Comments for author File: Comments.pdf

Author Response

Dear reviewers,

Thank you very much for both your time used in reading and reviewing our manuscript, as well as your input and suggestions made for the improvement of our paper which contributed a lot to the overall quality of our review. We hereby attach a point-by-point response to your comments and suggestions. All the changes made to the manuscript have been highlighted in yellow.

 

Reviewer 3.

1. There is no information regarding the age of the patients. Treatment results may vary between age groups. Thank you very much for raising our awareness on this very important issue. Indeed, age may have a significant impact on the results.
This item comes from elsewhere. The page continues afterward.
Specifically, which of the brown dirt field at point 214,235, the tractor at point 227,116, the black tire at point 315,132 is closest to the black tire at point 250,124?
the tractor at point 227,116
In order to correct this, we have included in table 1 a separate column containing the age of participants. We tried to include the information in the text as well, but we considered it made the manuscript very difficult to read and hence we opted to only mention if the study was conducted on a paediatric population. Moreover, due to the importance of this issue we have included this in our discussion section as one of the current limitations of current literature and future perspectives for research.
2. The authors also did not provide the etiology of ALF. The review is structured based on aetiology and each main cause of ALF has its own chapter: “mushroom poisoning”, “acute hepatitis” etc. In case of different causes of ALF in a chapter e.g. “viral hepatitis”, we have included the cause of ALF (hepatitis A, Dengue fever) etc. Also, in table 1, there is a subsection for each cause of ALF. We have updated the “pooled analysis” section to include the cause of ALF in the studies discussed (we did this only in the manuscript as it would have made the table too hard to follow and unstructured).
3. Moreover, the authors did not determine the benefits of using N-acetylcysteine depending on the degree of hepatic encephalopathy. Literature data indicate both the benefit of using NACC in advanced hepatic encephalopathy and the lack of benefit of using NACC in the treatment of stage III–IV hepatic encephalopathy. Thank you very much for this very interested observation. We have updated our reference so that all the studies mentioned in your recommendations were included. Although we cited most of them already, we failed to compare the effects of NAC on HE. Our manuscript have been updated so it now contains this crucial yet still debated (as many pro’s and con’s exist) information and has also been included in table 1.
4. The quality of Figure 1 should be improved. We have redesigned Figure 1 for a better understanding of the text.

Round 2

Reviewer 1 Report

Comments and Suggestions for Authors

The manuscript was well improved, got a lot better after taking into account the reviewers' suggestions.

Reviewer 2 Report

Comments and Suggestions for Authors

Based on the reviewer’s comments the authors have significantly improved their manuscript so that I recommend acceptance for publication.

No further comments.

Comments on the Quality of English Language

Minor editing recommended

Reviewer 3 Report

Comments and Suggestions for Authors

The Authors revised their manuscript taking my comments into account.            I believe that in this version the paper can be published in Biomedicines journal.